━━ Data for analysis ━━
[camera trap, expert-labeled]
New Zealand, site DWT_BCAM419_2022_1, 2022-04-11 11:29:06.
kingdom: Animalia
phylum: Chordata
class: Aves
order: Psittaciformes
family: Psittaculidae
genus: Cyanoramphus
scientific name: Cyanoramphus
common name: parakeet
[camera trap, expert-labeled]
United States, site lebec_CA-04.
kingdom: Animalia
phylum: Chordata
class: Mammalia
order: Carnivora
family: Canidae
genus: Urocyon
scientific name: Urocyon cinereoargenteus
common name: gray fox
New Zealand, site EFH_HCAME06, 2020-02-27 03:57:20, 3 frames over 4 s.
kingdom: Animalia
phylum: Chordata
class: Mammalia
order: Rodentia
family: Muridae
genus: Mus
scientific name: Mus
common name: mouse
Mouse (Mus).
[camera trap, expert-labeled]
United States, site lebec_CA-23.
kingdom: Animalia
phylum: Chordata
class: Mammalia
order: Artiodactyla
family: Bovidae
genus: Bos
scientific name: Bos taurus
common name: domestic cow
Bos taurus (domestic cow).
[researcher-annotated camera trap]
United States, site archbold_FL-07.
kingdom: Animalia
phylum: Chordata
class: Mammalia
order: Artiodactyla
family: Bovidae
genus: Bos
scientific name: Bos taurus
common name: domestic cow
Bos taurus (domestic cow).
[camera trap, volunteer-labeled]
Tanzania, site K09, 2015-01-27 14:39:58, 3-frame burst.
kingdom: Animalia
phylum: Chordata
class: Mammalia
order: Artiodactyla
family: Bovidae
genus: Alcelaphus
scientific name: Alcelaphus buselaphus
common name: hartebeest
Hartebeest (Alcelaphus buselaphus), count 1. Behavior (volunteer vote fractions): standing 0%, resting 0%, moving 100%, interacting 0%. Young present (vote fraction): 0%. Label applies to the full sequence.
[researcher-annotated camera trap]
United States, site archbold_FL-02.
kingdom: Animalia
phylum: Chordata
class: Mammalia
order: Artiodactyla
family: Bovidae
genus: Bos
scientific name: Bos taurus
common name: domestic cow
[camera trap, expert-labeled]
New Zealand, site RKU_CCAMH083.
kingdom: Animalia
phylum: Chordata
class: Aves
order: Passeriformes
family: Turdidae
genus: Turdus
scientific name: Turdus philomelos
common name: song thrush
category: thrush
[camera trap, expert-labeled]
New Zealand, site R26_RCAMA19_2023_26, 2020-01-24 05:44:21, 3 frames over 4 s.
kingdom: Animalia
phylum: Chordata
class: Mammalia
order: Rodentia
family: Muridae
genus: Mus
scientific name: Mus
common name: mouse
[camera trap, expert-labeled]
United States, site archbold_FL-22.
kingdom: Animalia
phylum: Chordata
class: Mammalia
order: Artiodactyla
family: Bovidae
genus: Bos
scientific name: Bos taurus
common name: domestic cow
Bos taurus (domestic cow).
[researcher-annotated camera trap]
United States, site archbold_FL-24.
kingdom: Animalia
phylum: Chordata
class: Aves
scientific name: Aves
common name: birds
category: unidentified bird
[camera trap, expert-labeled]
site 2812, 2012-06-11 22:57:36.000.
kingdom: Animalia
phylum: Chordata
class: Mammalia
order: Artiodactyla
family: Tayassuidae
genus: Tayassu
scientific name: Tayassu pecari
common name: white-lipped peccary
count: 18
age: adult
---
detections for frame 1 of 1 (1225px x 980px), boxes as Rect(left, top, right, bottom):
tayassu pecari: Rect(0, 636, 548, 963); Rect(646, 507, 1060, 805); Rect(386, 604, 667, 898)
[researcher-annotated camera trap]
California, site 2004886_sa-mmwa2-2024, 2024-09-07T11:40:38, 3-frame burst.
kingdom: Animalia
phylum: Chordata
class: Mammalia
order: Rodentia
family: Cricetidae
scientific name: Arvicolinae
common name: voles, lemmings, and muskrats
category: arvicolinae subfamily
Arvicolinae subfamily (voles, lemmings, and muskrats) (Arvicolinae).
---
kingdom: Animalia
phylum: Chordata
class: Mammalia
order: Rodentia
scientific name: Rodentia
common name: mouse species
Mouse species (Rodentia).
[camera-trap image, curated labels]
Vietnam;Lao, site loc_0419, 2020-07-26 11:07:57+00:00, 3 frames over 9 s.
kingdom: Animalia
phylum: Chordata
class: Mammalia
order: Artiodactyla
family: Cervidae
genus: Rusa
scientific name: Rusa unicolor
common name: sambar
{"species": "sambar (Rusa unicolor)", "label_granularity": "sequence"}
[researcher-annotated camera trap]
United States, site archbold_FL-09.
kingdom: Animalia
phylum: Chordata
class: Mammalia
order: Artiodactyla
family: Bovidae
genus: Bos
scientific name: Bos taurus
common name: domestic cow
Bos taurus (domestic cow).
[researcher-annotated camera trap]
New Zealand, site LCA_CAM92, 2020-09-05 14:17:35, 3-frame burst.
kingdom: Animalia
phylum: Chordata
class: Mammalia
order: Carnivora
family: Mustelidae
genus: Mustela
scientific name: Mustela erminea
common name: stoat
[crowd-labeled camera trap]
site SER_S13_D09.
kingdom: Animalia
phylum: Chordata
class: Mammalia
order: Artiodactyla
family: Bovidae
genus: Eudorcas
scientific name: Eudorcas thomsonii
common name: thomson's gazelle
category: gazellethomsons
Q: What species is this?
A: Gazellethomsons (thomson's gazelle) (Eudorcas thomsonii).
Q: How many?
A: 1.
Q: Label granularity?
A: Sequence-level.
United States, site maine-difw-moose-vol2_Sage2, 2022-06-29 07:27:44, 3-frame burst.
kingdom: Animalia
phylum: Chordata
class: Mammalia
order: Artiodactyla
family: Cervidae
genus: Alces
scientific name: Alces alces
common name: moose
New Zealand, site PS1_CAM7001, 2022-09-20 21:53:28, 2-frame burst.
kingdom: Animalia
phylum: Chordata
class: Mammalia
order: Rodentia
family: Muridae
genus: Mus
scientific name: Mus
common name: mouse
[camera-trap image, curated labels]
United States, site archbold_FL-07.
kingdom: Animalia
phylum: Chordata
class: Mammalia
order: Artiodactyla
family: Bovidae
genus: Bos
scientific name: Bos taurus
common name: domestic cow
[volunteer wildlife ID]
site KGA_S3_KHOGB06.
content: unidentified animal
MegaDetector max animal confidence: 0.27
━━━
• What needs to be done
Make a list of all lines in the data that contain "over".

• Written reply
New Zealand, site EFH_HCAME06, 2020-02-27 03:57:20, 3 frames over 4 s.
New Zealand, site R26_RCAMA19_2023_26, 2020-01-24 05:44:21, 3 frames over 4 s.
Vietnam;Lao, site loc_0419, 2020-07-26 11:07:57+00:00, 3 frames over 9 s.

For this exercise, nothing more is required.